But pressure is mounting from workers groups and lawmakers for gig services to provide their contractors with better pay and the means to, you know, actually make a living in this high-interest-rate, high-inflation environment. Late last year, New York City made it so that delivery workers are paid at least $17.96 per hour.

DoorDash — which claims most of its couriers spend less than four hours a week making deliveries and already have other sources of income that provide benefits — is testing the waters in the Keystone State to see if giving some benefits to workers across all markets is even feasible: 

  • From April through September, DoorDash couriers in the state who earn at least $1,000 in the second quarter of the year (excluding tips) will be eligible for a savings account managed by Stride.
  • Starting in July, the company will start making monthly contributions to the accounts equal to 4% of couriers’ pre-tip earnings; couriers can add personal funds to the account as well. 

Cost of Doing Business: By solely looking at the market caps of gig economy businesses — Upwork ($1.6 billion), DoorDash ($56 billion), Uber ($163 billion) — you’d be forgiven for thinking these are some of the best-performing companies out there.

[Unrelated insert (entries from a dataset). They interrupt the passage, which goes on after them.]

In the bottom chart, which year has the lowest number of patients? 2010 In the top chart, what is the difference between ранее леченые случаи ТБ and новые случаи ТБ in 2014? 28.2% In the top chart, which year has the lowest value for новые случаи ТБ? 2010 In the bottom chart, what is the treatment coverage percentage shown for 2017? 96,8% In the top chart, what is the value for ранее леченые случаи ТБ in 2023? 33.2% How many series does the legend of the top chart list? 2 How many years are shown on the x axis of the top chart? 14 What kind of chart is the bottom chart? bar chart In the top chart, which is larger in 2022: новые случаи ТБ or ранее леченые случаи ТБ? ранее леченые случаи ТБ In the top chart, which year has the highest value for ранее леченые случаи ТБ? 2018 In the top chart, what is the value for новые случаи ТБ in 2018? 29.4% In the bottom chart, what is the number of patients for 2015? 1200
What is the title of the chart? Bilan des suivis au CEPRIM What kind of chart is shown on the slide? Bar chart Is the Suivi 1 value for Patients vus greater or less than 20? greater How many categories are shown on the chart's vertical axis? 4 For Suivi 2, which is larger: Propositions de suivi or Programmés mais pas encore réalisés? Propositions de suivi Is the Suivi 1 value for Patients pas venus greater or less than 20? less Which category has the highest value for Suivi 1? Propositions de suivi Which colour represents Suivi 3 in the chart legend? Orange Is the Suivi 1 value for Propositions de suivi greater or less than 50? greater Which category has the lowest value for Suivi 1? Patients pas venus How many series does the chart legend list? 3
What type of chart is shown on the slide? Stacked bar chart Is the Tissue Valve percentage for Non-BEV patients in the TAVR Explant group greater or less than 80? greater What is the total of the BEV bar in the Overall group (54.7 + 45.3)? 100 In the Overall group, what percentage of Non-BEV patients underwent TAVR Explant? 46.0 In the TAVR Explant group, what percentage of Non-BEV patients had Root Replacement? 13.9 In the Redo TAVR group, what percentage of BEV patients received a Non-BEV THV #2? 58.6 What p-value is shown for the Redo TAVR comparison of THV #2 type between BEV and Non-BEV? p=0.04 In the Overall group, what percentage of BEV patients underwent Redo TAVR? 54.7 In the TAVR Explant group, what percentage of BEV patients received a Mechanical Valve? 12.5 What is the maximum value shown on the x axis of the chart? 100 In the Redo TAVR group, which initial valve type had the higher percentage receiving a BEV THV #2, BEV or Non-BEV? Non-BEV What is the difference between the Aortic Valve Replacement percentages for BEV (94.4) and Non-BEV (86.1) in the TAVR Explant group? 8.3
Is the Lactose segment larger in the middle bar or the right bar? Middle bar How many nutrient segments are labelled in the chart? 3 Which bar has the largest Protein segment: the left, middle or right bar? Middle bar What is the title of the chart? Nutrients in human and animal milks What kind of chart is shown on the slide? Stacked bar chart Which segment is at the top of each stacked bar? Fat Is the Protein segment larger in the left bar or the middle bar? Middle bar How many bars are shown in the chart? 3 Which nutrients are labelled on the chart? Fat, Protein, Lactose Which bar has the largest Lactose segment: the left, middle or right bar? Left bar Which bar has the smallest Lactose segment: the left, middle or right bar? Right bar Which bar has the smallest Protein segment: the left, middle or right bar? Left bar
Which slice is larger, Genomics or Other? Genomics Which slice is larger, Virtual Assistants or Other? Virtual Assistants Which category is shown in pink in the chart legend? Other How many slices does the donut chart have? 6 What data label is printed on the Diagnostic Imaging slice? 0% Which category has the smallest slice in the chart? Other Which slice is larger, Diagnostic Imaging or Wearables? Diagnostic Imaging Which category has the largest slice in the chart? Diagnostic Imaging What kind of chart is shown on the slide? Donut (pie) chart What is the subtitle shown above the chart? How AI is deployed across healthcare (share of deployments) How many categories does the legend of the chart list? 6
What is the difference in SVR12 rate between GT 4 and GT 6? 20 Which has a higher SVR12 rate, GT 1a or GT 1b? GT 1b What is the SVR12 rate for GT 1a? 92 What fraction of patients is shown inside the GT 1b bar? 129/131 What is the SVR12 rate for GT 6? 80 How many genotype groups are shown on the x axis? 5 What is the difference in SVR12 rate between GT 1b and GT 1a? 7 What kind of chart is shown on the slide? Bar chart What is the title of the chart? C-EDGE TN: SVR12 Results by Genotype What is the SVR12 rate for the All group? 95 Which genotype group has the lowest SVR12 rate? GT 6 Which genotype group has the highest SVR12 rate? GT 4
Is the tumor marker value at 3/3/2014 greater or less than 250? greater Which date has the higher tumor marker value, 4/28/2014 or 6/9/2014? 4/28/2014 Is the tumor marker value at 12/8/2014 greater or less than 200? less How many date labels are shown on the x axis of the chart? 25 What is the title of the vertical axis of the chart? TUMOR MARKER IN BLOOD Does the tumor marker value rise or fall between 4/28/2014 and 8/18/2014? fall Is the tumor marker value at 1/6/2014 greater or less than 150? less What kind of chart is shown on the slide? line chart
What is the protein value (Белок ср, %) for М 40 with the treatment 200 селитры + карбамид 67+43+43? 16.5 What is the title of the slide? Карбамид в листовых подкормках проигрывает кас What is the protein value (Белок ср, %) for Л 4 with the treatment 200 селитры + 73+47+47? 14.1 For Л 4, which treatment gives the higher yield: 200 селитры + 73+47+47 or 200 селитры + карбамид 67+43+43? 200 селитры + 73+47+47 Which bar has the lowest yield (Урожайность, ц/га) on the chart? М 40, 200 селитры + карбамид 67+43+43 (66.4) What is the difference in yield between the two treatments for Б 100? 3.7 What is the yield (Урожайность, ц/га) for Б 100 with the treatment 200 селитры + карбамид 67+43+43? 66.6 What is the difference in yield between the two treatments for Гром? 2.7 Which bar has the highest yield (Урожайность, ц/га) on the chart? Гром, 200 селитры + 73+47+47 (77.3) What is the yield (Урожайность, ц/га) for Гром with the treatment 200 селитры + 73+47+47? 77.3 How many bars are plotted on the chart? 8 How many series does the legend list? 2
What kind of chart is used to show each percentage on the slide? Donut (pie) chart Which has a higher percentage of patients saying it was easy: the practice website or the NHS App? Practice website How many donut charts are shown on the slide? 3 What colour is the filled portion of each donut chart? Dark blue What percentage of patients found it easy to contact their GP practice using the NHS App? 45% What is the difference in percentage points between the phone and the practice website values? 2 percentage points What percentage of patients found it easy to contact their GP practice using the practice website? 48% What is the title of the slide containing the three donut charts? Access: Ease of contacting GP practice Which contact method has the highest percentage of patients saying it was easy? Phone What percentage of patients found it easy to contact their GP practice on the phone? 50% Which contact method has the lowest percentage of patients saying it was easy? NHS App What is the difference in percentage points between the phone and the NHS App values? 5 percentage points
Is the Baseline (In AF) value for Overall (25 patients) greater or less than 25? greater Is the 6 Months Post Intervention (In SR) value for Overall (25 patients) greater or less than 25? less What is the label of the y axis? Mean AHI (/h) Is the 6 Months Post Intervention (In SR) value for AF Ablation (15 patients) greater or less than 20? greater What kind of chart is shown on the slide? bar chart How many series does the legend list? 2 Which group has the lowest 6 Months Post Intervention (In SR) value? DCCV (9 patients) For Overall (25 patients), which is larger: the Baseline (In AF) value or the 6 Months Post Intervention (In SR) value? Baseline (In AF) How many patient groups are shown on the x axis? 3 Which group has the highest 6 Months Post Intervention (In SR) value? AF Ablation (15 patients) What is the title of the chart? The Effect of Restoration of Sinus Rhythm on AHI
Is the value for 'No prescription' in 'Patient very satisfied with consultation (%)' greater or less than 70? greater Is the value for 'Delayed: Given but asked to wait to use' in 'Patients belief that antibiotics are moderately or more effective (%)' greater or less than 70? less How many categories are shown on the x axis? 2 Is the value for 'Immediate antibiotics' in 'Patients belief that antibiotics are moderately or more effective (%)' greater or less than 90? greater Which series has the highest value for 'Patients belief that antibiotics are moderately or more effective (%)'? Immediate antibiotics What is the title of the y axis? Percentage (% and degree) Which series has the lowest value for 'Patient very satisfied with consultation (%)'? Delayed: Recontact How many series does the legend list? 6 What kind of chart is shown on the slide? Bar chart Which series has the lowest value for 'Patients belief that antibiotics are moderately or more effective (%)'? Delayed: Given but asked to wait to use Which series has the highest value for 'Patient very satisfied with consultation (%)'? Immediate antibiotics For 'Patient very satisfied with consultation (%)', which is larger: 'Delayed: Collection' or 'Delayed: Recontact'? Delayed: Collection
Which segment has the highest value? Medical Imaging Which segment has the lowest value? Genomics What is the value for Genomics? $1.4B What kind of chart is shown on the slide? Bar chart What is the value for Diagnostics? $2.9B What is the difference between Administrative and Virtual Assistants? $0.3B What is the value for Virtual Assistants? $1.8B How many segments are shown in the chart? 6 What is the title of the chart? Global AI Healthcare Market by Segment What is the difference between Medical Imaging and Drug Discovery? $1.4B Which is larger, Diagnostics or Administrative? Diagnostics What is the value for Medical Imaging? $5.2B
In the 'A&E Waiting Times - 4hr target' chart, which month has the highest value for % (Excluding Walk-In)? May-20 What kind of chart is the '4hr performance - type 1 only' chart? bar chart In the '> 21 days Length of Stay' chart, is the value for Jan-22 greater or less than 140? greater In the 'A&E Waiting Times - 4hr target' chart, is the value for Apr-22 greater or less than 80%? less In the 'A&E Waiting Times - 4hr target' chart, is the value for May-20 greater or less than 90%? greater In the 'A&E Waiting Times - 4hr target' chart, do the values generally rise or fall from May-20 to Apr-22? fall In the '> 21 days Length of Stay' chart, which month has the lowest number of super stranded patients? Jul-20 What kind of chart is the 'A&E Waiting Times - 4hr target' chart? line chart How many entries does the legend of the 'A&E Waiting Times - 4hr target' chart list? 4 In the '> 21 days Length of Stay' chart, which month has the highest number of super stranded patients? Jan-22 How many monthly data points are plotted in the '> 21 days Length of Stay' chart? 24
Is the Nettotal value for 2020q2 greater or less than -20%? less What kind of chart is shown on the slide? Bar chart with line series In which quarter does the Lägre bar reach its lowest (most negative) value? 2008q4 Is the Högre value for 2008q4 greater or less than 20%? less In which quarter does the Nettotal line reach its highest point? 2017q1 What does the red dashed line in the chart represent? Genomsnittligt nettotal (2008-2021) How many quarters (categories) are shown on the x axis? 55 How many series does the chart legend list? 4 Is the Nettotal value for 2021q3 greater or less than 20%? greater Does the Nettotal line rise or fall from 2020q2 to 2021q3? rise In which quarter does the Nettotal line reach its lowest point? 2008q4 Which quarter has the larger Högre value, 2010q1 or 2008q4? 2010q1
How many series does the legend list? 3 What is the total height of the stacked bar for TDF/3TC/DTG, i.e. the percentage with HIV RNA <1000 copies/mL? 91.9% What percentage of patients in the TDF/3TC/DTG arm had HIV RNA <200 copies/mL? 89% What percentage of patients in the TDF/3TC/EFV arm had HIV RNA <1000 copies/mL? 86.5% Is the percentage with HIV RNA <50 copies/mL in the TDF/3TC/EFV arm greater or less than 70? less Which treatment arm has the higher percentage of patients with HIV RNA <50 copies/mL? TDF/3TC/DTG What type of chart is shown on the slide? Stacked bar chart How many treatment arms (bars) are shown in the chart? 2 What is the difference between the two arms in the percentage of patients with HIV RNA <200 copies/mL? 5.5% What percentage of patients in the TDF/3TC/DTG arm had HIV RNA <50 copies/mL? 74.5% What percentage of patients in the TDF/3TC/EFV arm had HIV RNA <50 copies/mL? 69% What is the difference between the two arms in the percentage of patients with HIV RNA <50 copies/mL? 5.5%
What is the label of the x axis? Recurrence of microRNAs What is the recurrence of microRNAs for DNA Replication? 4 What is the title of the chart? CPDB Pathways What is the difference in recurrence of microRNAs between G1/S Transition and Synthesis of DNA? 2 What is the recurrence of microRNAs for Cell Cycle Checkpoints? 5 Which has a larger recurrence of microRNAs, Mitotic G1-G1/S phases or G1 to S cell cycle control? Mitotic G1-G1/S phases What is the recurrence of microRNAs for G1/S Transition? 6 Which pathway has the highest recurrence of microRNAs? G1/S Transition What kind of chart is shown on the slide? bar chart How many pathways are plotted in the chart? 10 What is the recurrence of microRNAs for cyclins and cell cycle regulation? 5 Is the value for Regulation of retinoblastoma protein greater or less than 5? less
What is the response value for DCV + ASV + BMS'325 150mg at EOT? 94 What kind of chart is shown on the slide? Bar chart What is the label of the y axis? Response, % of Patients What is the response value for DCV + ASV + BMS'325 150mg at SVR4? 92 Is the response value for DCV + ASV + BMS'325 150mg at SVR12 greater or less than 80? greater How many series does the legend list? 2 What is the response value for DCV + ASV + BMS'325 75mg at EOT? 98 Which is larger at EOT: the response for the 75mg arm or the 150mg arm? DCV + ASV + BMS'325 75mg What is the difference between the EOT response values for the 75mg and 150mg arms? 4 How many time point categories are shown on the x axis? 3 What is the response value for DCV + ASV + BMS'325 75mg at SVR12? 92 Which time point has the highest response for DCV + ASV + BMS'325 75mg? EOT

In reality, many lose money each year. Uber ended the year in the black for the first time ever in 2023, posting a $1.1 billion profit compared to its $1.8 billion loss in 2022. 

Meanwhile, DoorDash reported a net loss of $558 million — a 59% improvement from 2022, but still a loss. Now factor in the more than 7 million Dashers who earned some $15 billion last year, and you can see why DoorDash and the like have been fighting tooth and nail to make sure those independent contractors don’t become salaried employees.